Supplied passage:
Content starts

Doctors are advised to avoid pharmaceutical promotion: that was our conclusion following the first review to exhaustively examine all the available literature on the information from drug companies to doctors.

Leading an international team with expertise in this area, I found no benefit for doctors and their prescribing after seeing pharmaceutical representatives, attending sponsored drug meetings and reading journal advertisements among other types of promotion. The findings, published today in the online journal PLoS Medicine, are based on our search of the literature involving over 7000 articles, with 58 finally being included in the review.

Contrary to pharmaceutical company claims that their promotional activities are educational and beneficial, we found that in almost all cases drug company information was associated with reduced prescribing quality and increased prescribing costs or no change.

One study found that doctors using more pharmaceutical company information had less rational prescribing, while another found that increasing numbers of pharmaceutical company representative visits resulted in less prescribing guideline adherence by doctors.

Another study found that physicians with low prescribing costs were less likely to see pharmaceutical representatives regularly and were more likely to have rarely or never read promotional mail or journal advertisements from pharmaceutical companies than physicians with high prescribing costs.

No studies looking at pharmaceutical company information found that promotion reduced prescribing frequency and many found an association with increased numbers of prescriptions, contrary to claims by doctors that they are not influenced by pharmaceutical company information.

One study found that pharmaceutical sales representative visits were associated with greater increases in market share for new drugs than was positive scientific information about these drugs. The same study also found that journal advertisements were associated with increased market share than positive scientific information in these journals.

The major limitation of this study is that most of the studies are observational and it is not possible to draw definitive conclusions about the effects of drug company information on doctors. It may be that doctors who do a lot of prescribing attract more promotion from pharmaceutical companies. This study does not exclude the possibility that there may also be situations where prescribing is improved.

Content ends

Exercise tasks:
1. Reproduce word for word the part of the passage on pharmaceutical promotion that begins at the words "Contrary to pharmaceutical" and stops after "adherence by doctors.".
2. Answer these questions from the passage on pharmaceutical promotion:
(a) In which online journal were the findings published?
(b) How many articles were finally included in the review?
(c) What does the passage give as the major limitation of the study?

Data block:
Content starts

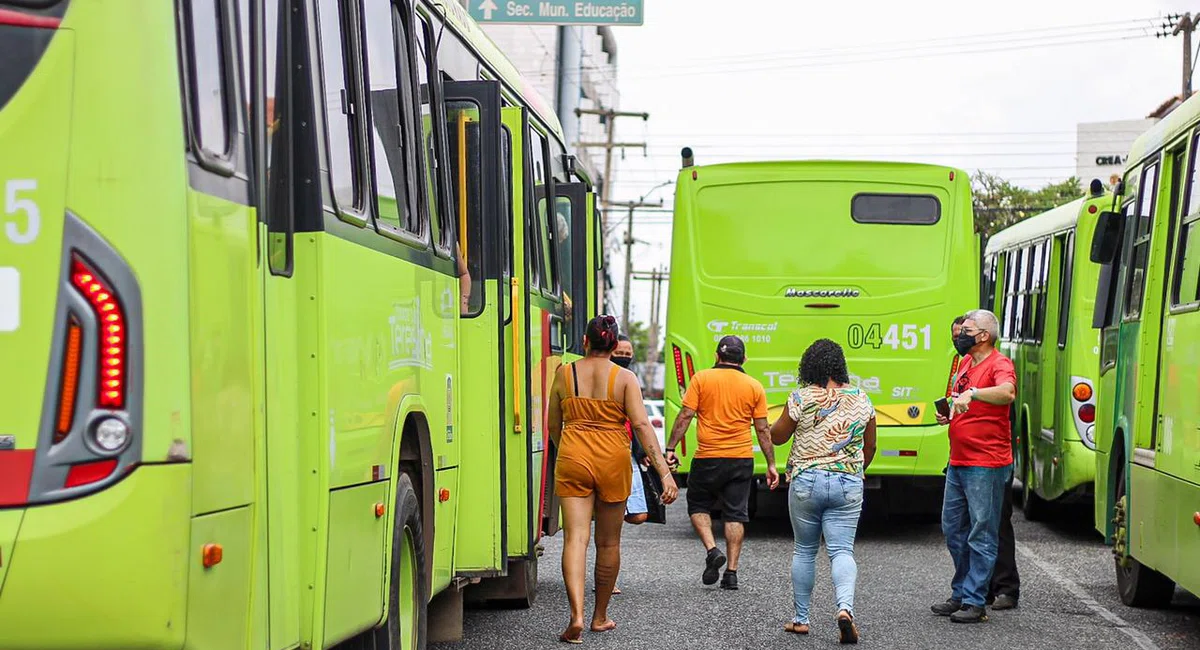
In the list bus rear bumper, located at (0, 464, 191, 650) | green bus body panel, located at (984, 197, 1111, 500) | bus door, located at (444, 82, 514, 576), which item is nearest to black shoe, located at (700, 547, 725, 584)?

Content ends

Results of the exercise:
1.
Contrary to pharmaceutical company claims that their promotional activities are educational and beneficial, we found that in almost all cases drug company information was associated with reduced prescribing quality and increased prescribing costs or no change.

One study found that doctors using more pharmaceutical company information had less rational prescribing, while another found that increasing numbers of pharmaceutical company representative visits resulted in less prescribing guideline adherence by doctors.

2.
(a) PLoS Medicine
(b) 58
(c) Most of the studies are observational, so it is not possible to draw definitive conclusions about the effects of drug company information on doctors.